Aeschylus (Αισχύλος, Aischylos, circa 525/524 circa 456/455 BC) was an ancient Greek playwright from the 5th century BC. He is the earliest Greek tragedian whose plays have survived to the present.
He wrote at least seventy dramas, seven of which survive, and five satyr plays, none of which did. Of his seventy plays, he won first prize for thirteen of them in the Dionysia (an ancient Greek festival that honored Dionysius.
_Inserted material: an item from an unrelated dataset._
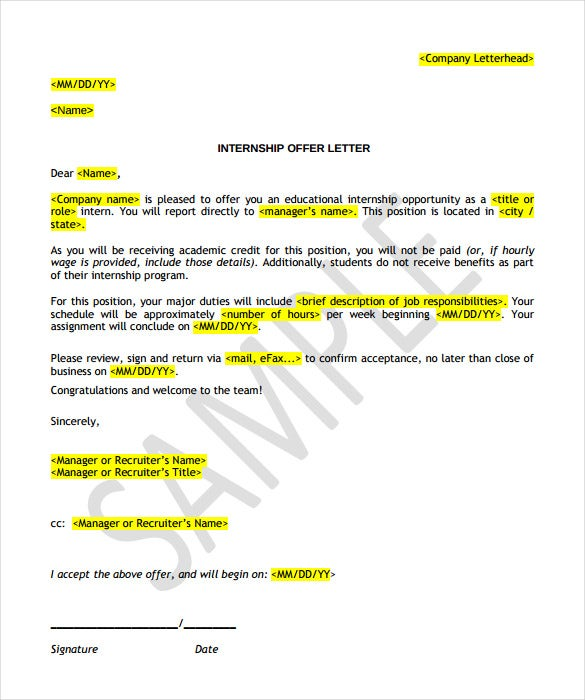 internship offer letter templatepdf download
The central events were the performances of plays). He is credited with several major innovations in writing for the stage at the time, like the practice of having multiple actors with speaking parts. Previously, the usual format had been to have a Greek Chorus telling the story, with a single actor playing the parts of individual characters, swapping between them as required. The addition of a second actor opened up the dramatic possibilities; with two speaking characters on stage at a time, characters could for the first time be shown interacting with each other.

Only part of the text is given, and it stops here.